Kau istriku dek, sekali lagi kau istriku. Kau tahu, kakak sangat mencintaimu. Kakak akan menunaikan semua itu manakala di hatimu telah ada cinta untuk kakak. Agar kau tidak merasa diperkosa hak-hakmu. Agar kau bisa menikmati apa yang kita lakukan bersama. Alhamdulillah apabila hari ini kau telah mencintai kaka. Kakak juga merasa bersyukur bila kau telah melupakan mantan kekasihmu itu. Beberapa hari ini kakak perhatikan kau juga telah menggunakan busana muslimah yang syar’i. Pinta kakak padamu dek, luruskan niatmu, kalau kemarin kau mengenakan busana itu untuk menyenangkan hati kakak semata. Maka sekarang luruskan niatmu, niatkan semua itu untuk Allah ta’ala selanjutnya untuk kakak.”
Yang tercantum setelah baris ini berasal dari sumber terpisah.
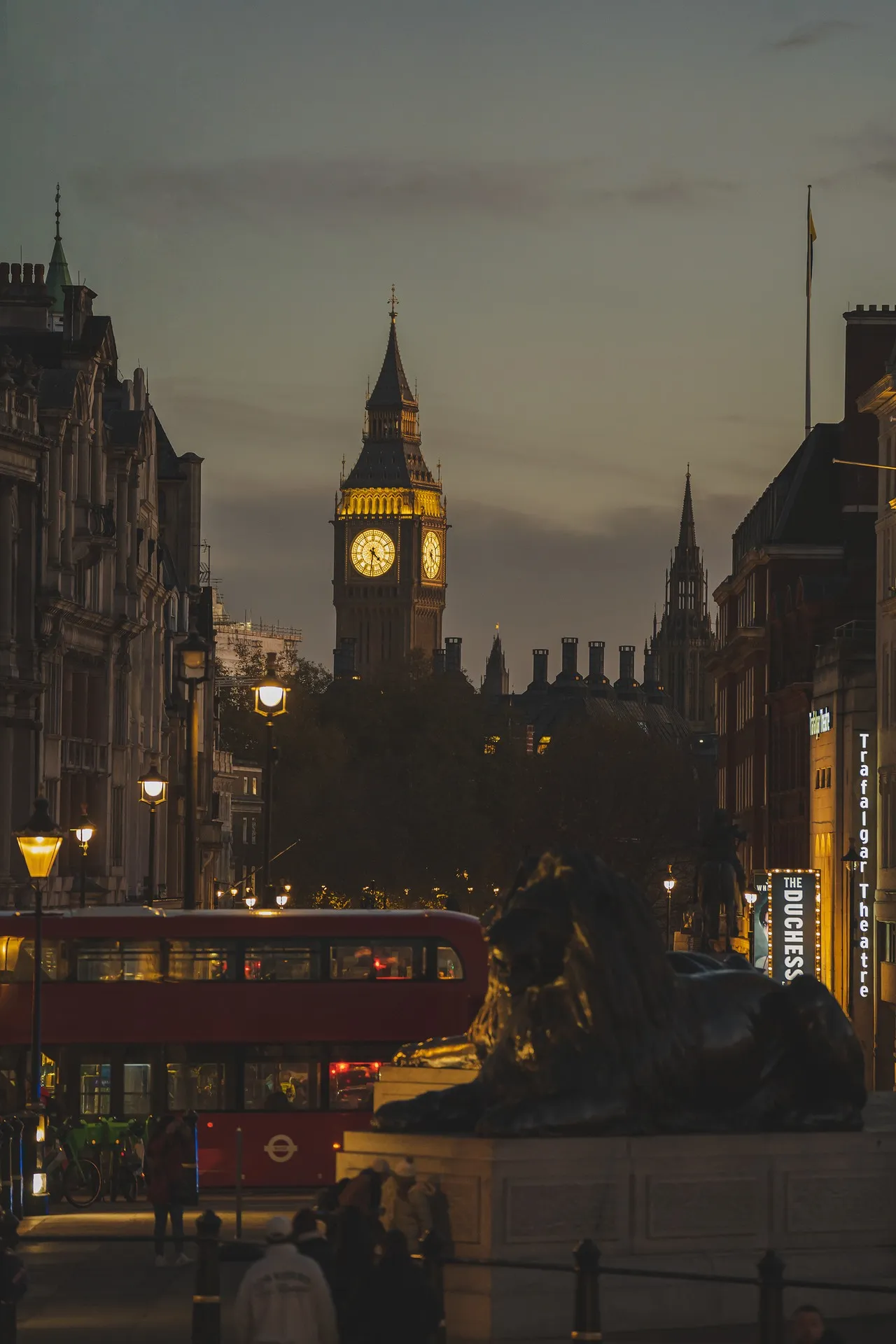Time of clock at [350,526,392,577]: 4:31
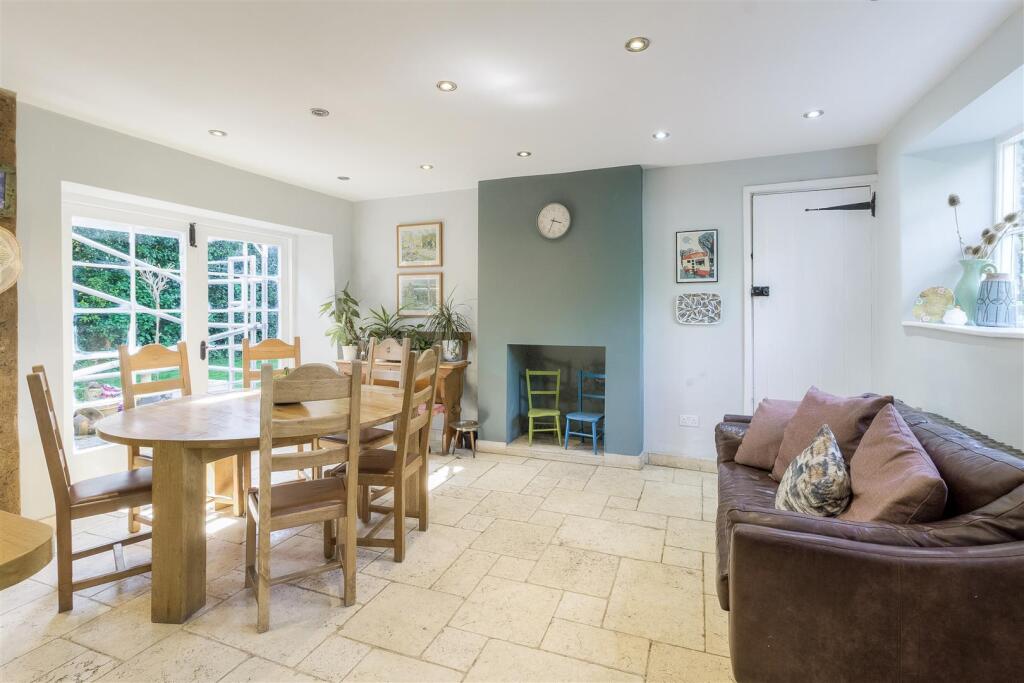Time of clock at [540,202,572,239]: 3:34
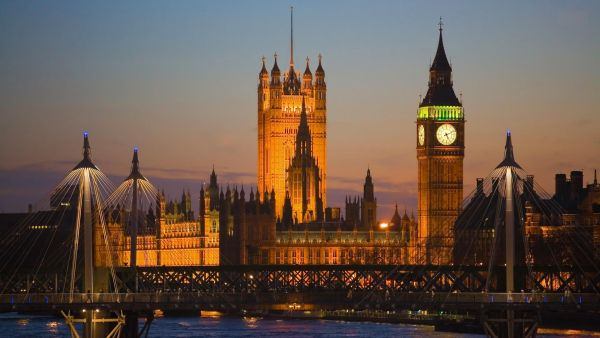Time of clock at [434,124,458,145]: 5:11
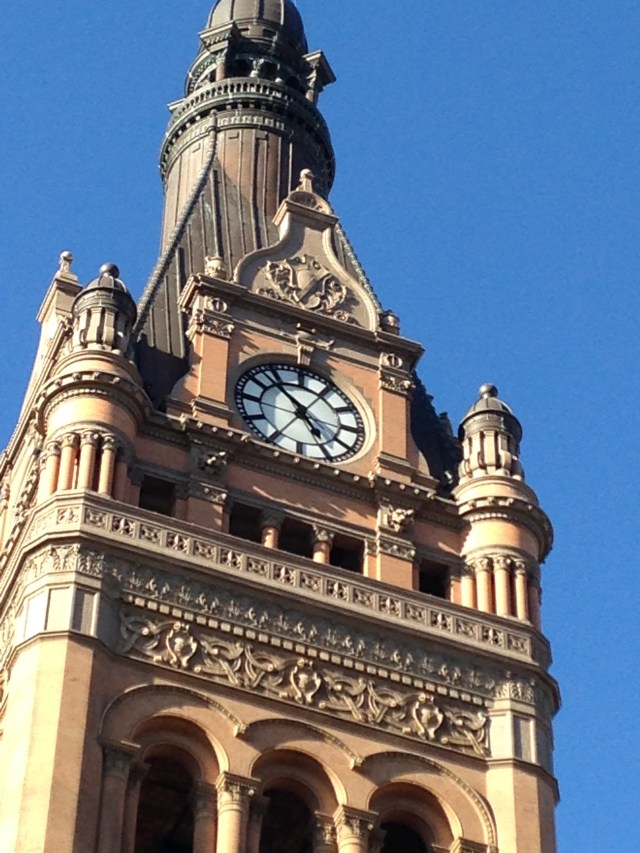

Mendengar semua itu, aku memeluk suamiku. Aku merasa bahwa dia adalah lelaki terbaik yang pernah kujumpai selama hidupku. Aku bahkan telah melupakan Boby. Aku merasa bahwa malam itu, aku adalah wanita yang paling bahagia di dunia. Sebab meskipun dalam keadaan sakit, untuk pertama kalinya Kak Arfan mendatangiku sebagai seorang suami. Hari-hari kami lalui dengan bahagia. Kak arfan begitu sangat kharismatik. Terkadang dia seperti seorang kakak buatku dan terkadang seperti orang tua. Darinya aku banyak belajar banyak hal. Perlahan aku mulai meluruskan niatku dengan menggunakan busana yang syar’i, semata-mata karena Allah dan untuk menyenangkan hati suamiku.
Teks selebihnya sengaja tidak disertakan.